TASK DETAILS>
Your reply should contain every record, restated word for word.

=== Section Start ===

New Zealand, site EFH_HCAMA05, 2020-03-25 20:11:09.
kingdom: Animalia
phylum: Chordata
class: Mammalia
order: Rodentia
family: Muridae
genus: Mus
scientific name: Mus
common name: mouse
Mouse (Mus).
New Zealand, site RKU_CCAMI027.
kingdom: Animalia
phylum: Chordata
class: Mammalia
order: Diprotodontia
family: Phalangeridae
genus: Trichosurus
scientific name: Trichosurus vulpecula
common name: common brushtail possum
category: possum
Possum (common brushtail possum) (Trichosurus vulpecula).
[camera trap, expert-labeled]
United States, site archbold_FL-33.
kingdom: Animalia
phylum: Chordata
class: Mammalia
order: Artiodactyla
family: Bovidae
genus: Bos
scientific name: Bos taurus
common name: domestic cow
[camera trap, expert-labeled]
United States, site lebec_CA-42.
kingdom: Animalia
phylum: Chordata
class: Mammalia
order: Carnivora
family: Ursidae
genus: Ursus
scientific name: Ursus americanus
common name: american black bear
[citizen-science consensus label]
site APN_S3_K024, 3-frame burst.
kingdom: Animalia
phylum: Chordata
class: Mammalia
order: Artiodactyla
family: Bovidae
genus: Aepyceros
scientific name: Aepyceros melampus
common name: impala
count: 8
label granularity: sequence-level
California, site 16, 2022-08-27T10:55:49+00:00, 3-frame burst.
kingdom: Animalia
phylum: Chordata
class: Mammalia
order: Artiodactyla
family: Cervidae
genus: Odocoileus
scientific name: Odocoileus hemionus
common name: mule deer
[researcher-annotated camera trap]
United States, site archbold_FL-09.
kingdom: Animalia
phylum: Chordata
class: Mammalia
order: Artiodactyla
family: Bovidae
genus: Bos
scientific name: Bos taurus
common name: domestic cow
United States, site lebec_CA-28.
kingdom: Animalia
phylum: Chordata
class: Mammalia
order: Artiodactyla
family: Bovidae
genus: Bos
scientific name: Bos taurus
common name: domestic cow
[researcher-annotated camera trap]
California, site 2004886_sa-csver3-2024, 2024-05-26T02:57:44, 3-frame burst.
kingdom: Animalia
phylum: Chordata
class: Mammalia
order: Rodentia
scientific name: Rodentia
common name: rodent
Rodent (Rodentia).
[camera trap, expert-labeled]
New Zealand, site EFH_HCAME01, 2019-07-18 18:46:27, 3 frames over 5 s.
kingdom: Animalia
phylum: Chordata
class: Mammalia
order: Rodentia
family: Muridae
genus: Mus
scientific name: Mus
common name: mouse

=== Section End ===

RESULT FOR THIS TASK>
New Zealand, site EFH_HCAMA05, 2020-03-25 20:11:09.
kingdom: Animalia
phylum: Chordata
class: Mammalia
order: Rodentia
family: Muridae
genus: Mus
scientific name: Mus
common name: mouse
Mouse (Mus).
New Zealand, site RKU_CCAMI027.
kingdom: Animalia
phylum: Chordata
class: Mammalia
order: Diprotodontia
family: Phalangeridae
genus: Trichosurus
scientific name: Trichosurus vulpecula
common name: common brushtail possum
category: possum
Possum (common brushtail possum) (Trichosurus vulpecula).
[camera trap, expert-labeled]
United States, site archbold_FL-33.
kingdom: Animalia
phylum: Chordata
class: Mammalia
order: Artiodactyla
family: Bovidae
genus: Bos
scientific name: Bos taurus
common name: domestic cow
[camera trap, expert-labeled]
United States, site lebec_CA-42.
kingdom: Animalia
phylum: Chordata
class: Mammalia
order: Carnivora
family: Ursidae
genus: Ursus
scientific name: Ursus americanus
common name: american black bear
[citizen-science consensus label]
site APN_S3_K024, 3-frame burst.
kingdom: Animalia
phylum: Chordata
class: Mammalia
order: Artiodactyla
family: Bovidae
genus: Aepyceros
scientific name: Aepyceros melampus
common name: impala
count: 8
label granularity: sequence-level
California, site 16, 2022-08-27T10:55:49+00:00, 3-frame burst.
kingdom: Animalia
phylum: Chordata
class: Mammalia
order: Artiodactyla
family: Cervidae
genus: Odocoileus
scientific name: Odocoileus hemionus
common name: mule deer
[researcher-annotated camera trap]
United States, site archbold_FL-09.
kingdom: Animalia
phylum: Chordata
class: Mammalia
order: Artiodactyla
family: Bovidae
genus: Bos
scientific name: Bos taurus
common name: domestic cow
United States, site lebec_CA-28.
kingdom: Animalia
phylum: Chordata
class: Mammalia
order: Artiodactyla
family: Bovidae
genus: Bos
scientific name: Bos taurus
common name: domestic cow
[researcher-annotated camera trap]
California, site 2004886_sa-csver3-2024, 2024-05-26T02:57:44, 3-frame burst.
kingdom: Animalia
phylum: Chordata
class: Mammalia
order: Rodentia
scientific name: Rodentia
common name: rodent
Rodent (Rodentia).
[camera trap, expert-labeled]
New Zealand, site EFH_HCAME01, 2019-07-18 18:46:27, 3 frames over 5 s.
kingdom: Animalia
phylum: Chordata
class: Mammalia
order: Rodentia
family: Muridae
genus: Mus
scientific name: Mus
common name: mouse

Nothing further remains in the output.